Mentre prima della Legge di Stabilità, l'arco temporale che permetteva di rimediare all'infrazione era molto limitato e legato alla mancata contestazione della stessa, ora le preclusioni sono limitate alla notifica degli atti di liquidazione e accertamento. Inoltre viene introdotta una maggiore gradualità sul fronte del pagamento delle sanzioni. 

Il tutto con il chiaro obiettivo di favorire un rapporto più disteso tra Fisco e contribuenti.

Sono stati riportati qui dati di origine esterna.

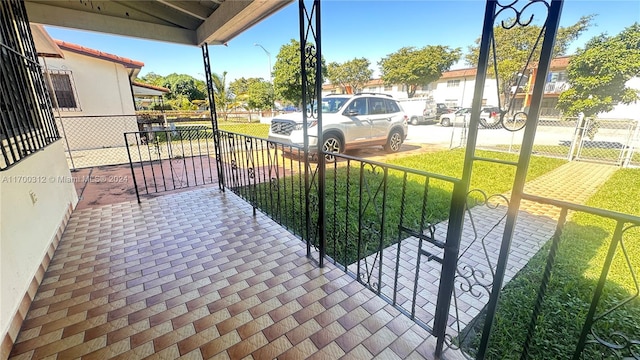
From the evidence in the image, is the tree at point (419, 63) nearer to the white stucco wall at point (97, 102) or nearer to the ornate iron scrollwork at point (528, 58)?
the white stucco wall at point (97, 102)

Su FiscoOggi.it, la rivista dell'Agenzia delle Entrate è stata anche pubblicata la seguente tabella comparativa tra il vecchio e il nuovo regime:

Regolarizzazione
del mancato adempimento
Norma
(art. 13, co. 1, Dlgs 472/97)
Nuovo ravvedimento
Riduzione sanzione
(dall'1/1/2015)
Vecchio ravvedimento
Riduzione sanzione
(fino al 31/12/2014)
Entro 90 giorni dall'omissione o dall'errore lettera a-bis) sanzione ridotta a 1/9 del minimo edittale
__
Entro 90 giorni dalla data di scadenza per la presentazione della dichiarazione 1) lettera c) sanzione ridotta a 1/10 del minimo edittale
Entro 1 anno dall'omissione
o dall'errore 2)
lettera b) sanzione ridotta a 1/8 del minimo edittale
Entro 2 anni dall'omissione
o dall'errore
lettera b-bis) sanzione ridotta a 1/7 del minimo edittale
__
Oltre 2 anni dall'omissione
o dall'errore
lettera b-ter) sanzione ridotta a 1/6 del minimo edittale
__

Per saperne di più vedi:
Rimodulati, a favore dei contribuenti, termini e ipotesi per la regolarizzazione e la correzione spontanea di errori e omissioni, con il conseguente taglio sulle pene irrogabili

(20/01/2015 - G.C.)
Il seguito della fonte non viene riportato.